Employment, Earnings and Inequality: Realities and Opportunities in Low Wage Labor Markets Presenters
Learn about the conference presenters

Jeffrey Clemens is an assistant professor in the Department of Economics at UC San Diego. Clemens is currently a Visiting Assistant Professor at the Stanford Institute for Economic Policy Research. His research interests include public finance, health economics, and labor economics.


David Green is a professor in the Vancouver School of Economics at the University of British Columbia and an International Fellow at the Institute for Fiscal Studies in London. His research interests center around determinants of the wage and employment structure. In his recent work, this has entailed bridging between macro labour (worrying about general equilibrium effects) and micro labour identification issues.


Jacqueline Hagan  is a Robert G. Parr Term Professor of Sociology at the University of North Carolina at Chapel Hill. Her research interests include international migration, labor markets, race and ethnic relations, religion, gender, and human rights.
 


Ken Jacobs is the Chair of the Labor Center, where he has been a Labor Specialist since 2002. His areas of specialization include health care coverage, the California budget, low-wage work, the retail industry and public policy. Recent papers have examined the impact that the national health reform law will have on California small businesses, their employees, the self-employed, and the state overall; the economic effects of various options for closing California’s budget deficit; and declining job-based health coverage in California and the U.S.

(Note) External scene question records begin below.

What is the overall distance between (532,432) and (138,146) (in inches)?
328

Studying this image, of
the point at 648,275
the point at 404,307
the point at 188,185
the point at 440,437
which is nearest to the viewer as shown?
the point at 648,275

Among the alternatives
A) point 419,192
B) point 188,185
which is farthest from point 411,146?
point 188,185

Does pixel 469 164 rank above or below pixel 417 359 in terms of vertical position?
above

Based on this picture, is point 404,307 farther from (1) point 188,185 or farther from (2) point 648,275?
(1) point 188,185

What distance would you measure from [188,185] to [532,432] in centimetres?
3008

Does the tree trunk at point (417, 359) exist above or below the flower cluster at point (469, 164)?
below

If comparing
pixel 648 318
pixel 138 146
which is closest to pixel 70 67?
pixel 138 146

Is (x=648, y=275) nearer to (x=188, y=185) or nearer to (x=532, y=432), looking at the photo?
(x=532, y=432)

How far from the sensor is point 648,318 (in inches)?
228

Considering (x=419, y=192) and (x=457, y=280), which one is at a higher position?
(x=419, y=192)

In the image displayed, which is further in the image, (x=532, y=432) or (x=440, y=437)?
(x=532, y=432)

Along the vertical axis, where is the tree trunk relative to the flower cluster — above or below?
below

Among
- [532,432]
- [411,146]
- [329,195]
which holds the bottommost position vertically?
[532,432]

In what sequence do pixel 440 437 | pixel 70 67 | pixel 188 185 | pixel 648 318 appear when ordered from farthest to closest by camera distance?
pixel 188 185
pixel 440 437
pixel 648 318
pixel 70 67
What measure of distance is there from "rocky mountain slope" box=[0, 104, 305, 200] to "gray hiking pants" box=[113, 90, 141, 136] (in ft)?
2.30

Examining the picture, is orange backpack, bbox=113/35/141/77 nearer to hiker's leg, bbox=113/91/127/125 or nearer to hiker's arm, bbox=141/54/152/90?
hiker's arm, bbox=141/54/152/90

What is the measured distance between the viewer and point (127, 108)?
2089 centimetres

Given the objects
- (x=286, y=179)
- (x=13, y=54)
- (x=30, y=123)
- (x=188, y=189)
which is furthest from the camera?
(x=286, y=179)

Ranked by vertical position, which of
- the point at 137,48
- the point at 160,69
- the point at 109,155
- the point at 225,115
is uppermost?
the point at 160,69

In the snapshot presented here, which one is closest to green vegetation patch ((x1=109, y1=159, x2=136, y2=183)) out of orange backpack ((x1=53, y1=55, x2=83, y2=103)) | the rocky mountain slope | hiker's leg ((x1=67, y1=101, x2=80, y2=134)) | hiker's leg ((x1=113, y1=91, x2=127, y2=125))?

Steven Lopez is an Associate Professor of Sociology at The Ohio State University. His research areas include sociology of work and the labor movement, political sociology, aging and health.  Lopez’s research focuses on the dilemmas of contemporary service sector union organizing, on the organization of care work in nursing homes, and on the lived experience of downward mobility in the Great Recession.


Dayanand Manoli is an assistant professor in the Department of Economics at the University of Texas at Austin. Professor Manoli’s research focuses on empirical analyses to document and improve the impacts of government policies. His research interests include social security and retirement policy, income tax policy and education policy.


Paul Osterman is the Nanyang Technological University (NTU) Professor of Human Resources and Management at the M.I.T. Sloan School of Management as well as a member of the Department of Urban Planning at M.I.T. His research concerns changes in work organization within companies, career patterns and processes within firms, economic development, urban poverty, and public policy surrounding skills training and employment programs.


David Pedulla is an Assistant Professor in the Department of Sociology and a Faculty Research Associate of the Population Research Center at the University of Texas at Austin. His research interests include race and gender stratification, labor markets, economic and organizational sociology, and experimental methods. Specifically, his research agenda examines the consequences of the rise of non-standard, contingent, and precarious employment in the United States as well as the processes leading to race and gender labor market stratification.